FG considers pay raise for political office holders

The Revenue Mobilisation Allocation and Fiscal Commission (RMAFC) has signaled its intention to revise the salaries of Nigeria’s political office holders, arguing that the present pay structure is insufficient, outdated, and fails to reflect their growing responsibilities amid current economic realities.
This was stated during a press briefing in Abuja on Monday.

During a press conference in Abuja on Monday, RMAFC Chairman, Mohammed Shehu, revealed that President Bola Tinubu currently earns ₦1.5 million per month, while ministers receive less than ₦1 million, salaries that have remained the same since 2008.
Shehu said …
“You are paying the President of the Federal Republic of Nigeria N1.5m a month, with a population of over 200 million people. Everybody believes that it is a joke.”
He added …
“You cannot pay a minister less than N1m per month since 2008 and expect him to put in his best without necessarily being involved in some other things. You pay either a CBN governor or the DG ten times more than you pay the President. That is just not right. Or you pay him [the head of an agency] twenty times higher than the Attorney-General of the Federation. That is absolutely not right.”
However, the Nigeria Labour Congress (NLC) rejected the RMAFC’s proposal to increase the salaries of political office holders, arguing that such a move overlooks the country’s deepening inequality and the numerous hidden allowances that already boost government officials’ earnings.
At the Abuja press briefing, the RMAFC chairman clarified that the commission does not determine the minimum wage for civil servants or other public sector employees, but is constitutionally empowered to set the remuneration for political, judicial, and legislative office holders.
He said …
“We are strictly restricted to political office holders, governors, senators, legislators, ministers, DGs, and other people.”

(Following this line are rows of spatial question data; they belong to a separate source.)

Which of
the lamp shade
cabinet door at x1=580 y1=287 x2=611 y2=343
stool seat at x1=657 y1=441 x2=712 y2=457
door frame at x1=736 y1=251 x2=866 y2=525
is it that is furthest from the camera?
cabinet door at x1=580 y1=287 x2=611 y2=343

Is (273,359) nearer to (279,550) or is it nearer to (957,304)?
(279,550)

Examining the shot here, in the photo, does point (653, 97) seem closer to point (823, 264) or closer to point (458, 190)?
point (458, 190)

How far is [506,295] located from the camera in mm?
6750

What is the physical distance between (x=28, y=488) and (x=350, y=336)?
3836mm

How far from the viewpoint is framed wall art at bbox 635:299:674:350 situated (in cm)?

Shehu further emphasized that, despite widespread public opposition to salary increases for politicians, it was necessary to ensure that their remuneration remained realistic and commensurate with the weight of their responsibilities.
“It’s about time that people like you and others should support the commission to come up with reasonable living salaries for ministers, DGs, and the President,” he explained.
Shehu also revealed that the RMAFC had initiated a long-overdue review of Nigeria’s vertical revenue-sharing formula, which dictates how federally generated revenues are distributed among the federal, state, and local governments. The existing arrangement, unchanged since 1992, allocates 52.68 per cent to the Federal Government, 26.72 per cent to the states, and 20.60 per cent to local governments.
In addition, 4.18 per cent is set aside for special funds: 1 per cent each for the Federal Capital Territory and the ecological fund, 1.68 per cent for the natural resources development fund, and 0.5 per cent for stabilisation.
“In line with this constitutional responsibility and in response to the evolving socio-economic, political and fiscal realities of our nation, the Commission has resolved to initiate the process of reviewing the revenue allocation formula to reflect emerging socio-economic realities,” Shehu told reporters.
He explained that recent constitutional amendments had increased the fiscal responsibilities of state governments.
“The situation has made it essential to re-evaluate the structure of fiscal federalism in order to foster economic growth in individual states, enabling them to become independent from the central government and ensuring equity, responsiveness, and sustainability,” he said.
Shehu noted that earlier attempts to revise the formula had failed. He pointed out that in 2022, under former Chairman Elias Mbam, the Commission submitted a report recommending 45.17 per cent for the Federal Government, 29.79 per cent for states, and 21.04 per cent for local governments.
However, the Muhammadu Buhari administration did not implement the recommendation. The revenue-sharing formula, which has been a contentious issue in Nigeria since before independence in 1960, defines the allocation of federally generated resources among the different tiers of government.
It also outlines the share of resources that must remain in the territories where they are generated, as well as the portion allocated to government agencies responsible for collecting revenues on behalf of the federation.
The existing revenue-sharing formula was introduced during the administration of former President Olusegun Obasanjo. Since then, there have been persistent calls and efforts to revise it to achieve a fairer distribution of national revenue.
In 2013, RMAFC conducted a nationwide consultation across the 36 states, engaging with key stakeholders in preparation for a review of the formula.
Findings revealed that political considerations, coupled with the implications of the Federal Government potentially losing its dominant share of the federation account, have been the main reasons for the prolonged delay in implementing a new revenue formula.